> _The problem_: Output exactly, and only, the lines below from the one with "Toyota Corolla 2015 Plateado Caracas" down to the one with "Bebê conforto Galzerano com base Isofix". Include both end lines and no pictures.

> _Data shown_:
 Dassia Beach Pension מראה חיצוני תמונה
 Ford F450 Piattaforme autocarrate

==

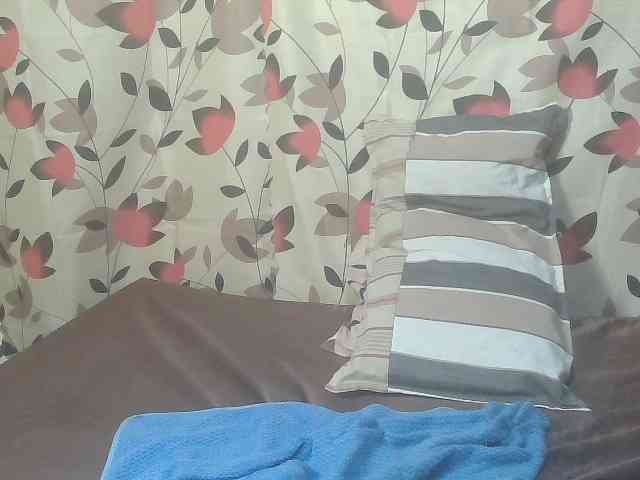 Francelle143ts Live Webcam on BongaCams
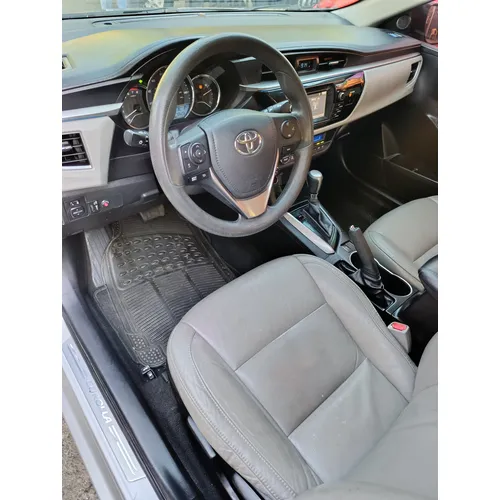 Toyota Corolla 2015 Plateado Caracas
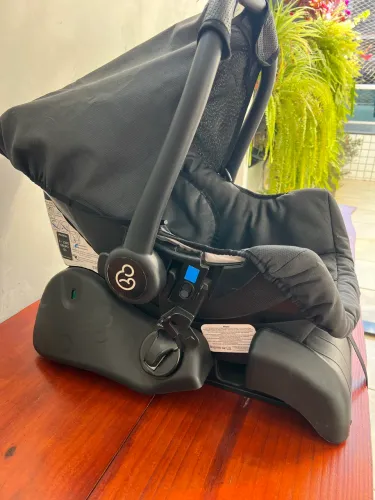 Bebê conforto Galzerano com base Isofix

> _Solution to this task_:
 Toyota Corolla 2015 Plateado Caracas
 Bebê conforto Galzerano com base Isofix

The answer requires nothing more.